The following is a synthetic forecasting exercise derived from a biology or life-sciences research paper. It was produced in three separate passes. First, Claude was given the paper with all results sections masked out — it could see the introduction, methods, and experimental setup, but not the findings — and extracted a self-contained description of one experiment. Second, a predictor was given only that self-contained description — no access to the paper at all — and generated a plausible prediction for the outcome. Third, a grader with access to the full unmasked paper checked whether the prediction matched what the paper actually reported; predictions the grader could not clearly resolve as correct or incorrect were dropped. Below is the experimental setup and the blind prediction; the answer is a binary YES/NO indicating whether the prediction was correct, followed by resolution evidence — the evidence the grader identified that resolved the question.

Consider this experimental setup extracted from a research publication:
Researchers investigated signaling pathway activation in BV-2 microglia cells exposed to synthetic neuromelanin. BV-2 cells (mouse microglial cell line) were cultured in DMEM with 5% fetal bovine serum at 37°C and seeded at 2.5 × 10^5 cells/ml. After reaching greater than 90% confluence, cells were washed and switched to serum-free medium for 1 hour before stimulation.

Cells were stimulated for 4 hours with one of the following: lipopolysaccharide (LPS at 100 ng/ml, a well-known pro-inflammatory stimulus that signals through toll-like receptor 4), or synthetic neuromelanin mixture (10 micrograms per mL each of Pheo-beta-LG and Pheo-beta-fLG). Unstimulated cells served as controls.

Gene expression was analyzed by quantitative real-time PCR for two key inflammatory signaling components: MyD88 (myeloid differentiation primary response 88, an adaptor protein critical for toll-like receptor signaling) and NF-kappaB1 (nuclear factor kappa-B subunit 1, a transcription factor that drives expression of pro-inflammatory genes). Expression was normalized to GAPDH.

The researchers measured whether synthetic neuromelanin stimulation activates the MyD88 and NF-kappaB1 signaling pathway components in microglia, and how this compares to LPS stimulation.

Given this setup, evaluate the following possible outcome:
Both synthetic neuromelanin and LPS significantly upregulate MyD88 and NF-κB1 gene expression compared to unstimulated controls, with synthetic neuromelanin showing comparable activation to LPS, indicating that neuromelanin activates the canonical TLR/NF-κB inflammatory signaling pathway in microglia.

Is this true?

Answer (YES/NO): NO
★ ★ ★ ★ ★
HOW TO COMPLETE THIS TASK -
Make an exact copy of every record in the listing.

PROBLEM SOLUTION -
The following is a synthetic forecasting exercise derived from a biology or life-sciences research paper. It was produced in three separate passes. First, Claude was given the paper with all results sections masked out — it could see the introduction, methods, and experimental setup, but not the findings — and extracted a self-contained description of one experiment. Second, a predictor was given only that self-contained description — no access to the paper at all — and generated a plausible prediction for the outcome. Third, a grader with access to the full unmasked paper checked whether the prediction matched what the paper actually reported; predictions the grader could not clearly resolve as correct or incorrect were dropped. Below is the experimental setup and the blind prediction; the answer is a binary YES/NO indicating whether the prediction was correct, followed by resolution evidence — the evidence the grader identified that resolved the question.

Consider this experimental setup extracted from a research publication:
Researchers investigated signaling pathway activation in BV-2 microglia cells exposed to synthetic neuromelanin. BV-2 cells (mouse microglial cell line) were cultured in DMEM with 5% fetal bovine serum at 37°C and seeded at 2.5 × 10^5 cells/ml. After reaching greater than 90% confluence, cells were washed and switched to serum-free medium for 1 hour before stimulation.

Cells were stimulated for 4 hours with one of the following: lipopolysaccharide (LPS at 100 ng/ml, a well-known pro-inflammatory stimulus that signals through toll-like receptor 4), or synthetic neuromelanin mixture (10 micrograms per mL each of Pheo-beta-LG and Pheo-beta-fLG). Unstimulated cells served as controls.

Gene expression was analyzed by quantitative real-time PCR for two key inflammatory signaling components: MyD88 (myeloid differentiation primary response 88, an adaptor protein critical for toll-like receptor signaling) and NF-kappaB1 (nuclear factor kappa-B subunit 1, a transcription factor that drives expression of pro-inflammatory genes). Expression was normalized to GAPDH.

The researchers measured whether synthetic neuromelanin stimulation activates the MyD88 and NF-kappaB1 signaling pathway components in microglia, and how this compares to LPS stimulation.

Given this setup, evaluate the following possible outcome:
Both synthetic neuromelanin and LPS significantly upregulate MyD88 and NF-κB1 gene expression compared to unstimulated controls, with synthetic neuromelanin showing comparable activation to LPS, indicating that neuromelanin activates the canonical TLR/NF-κB inflammatory signaling pathway in microglia.

Is this true?

Answer (YES/NO): NO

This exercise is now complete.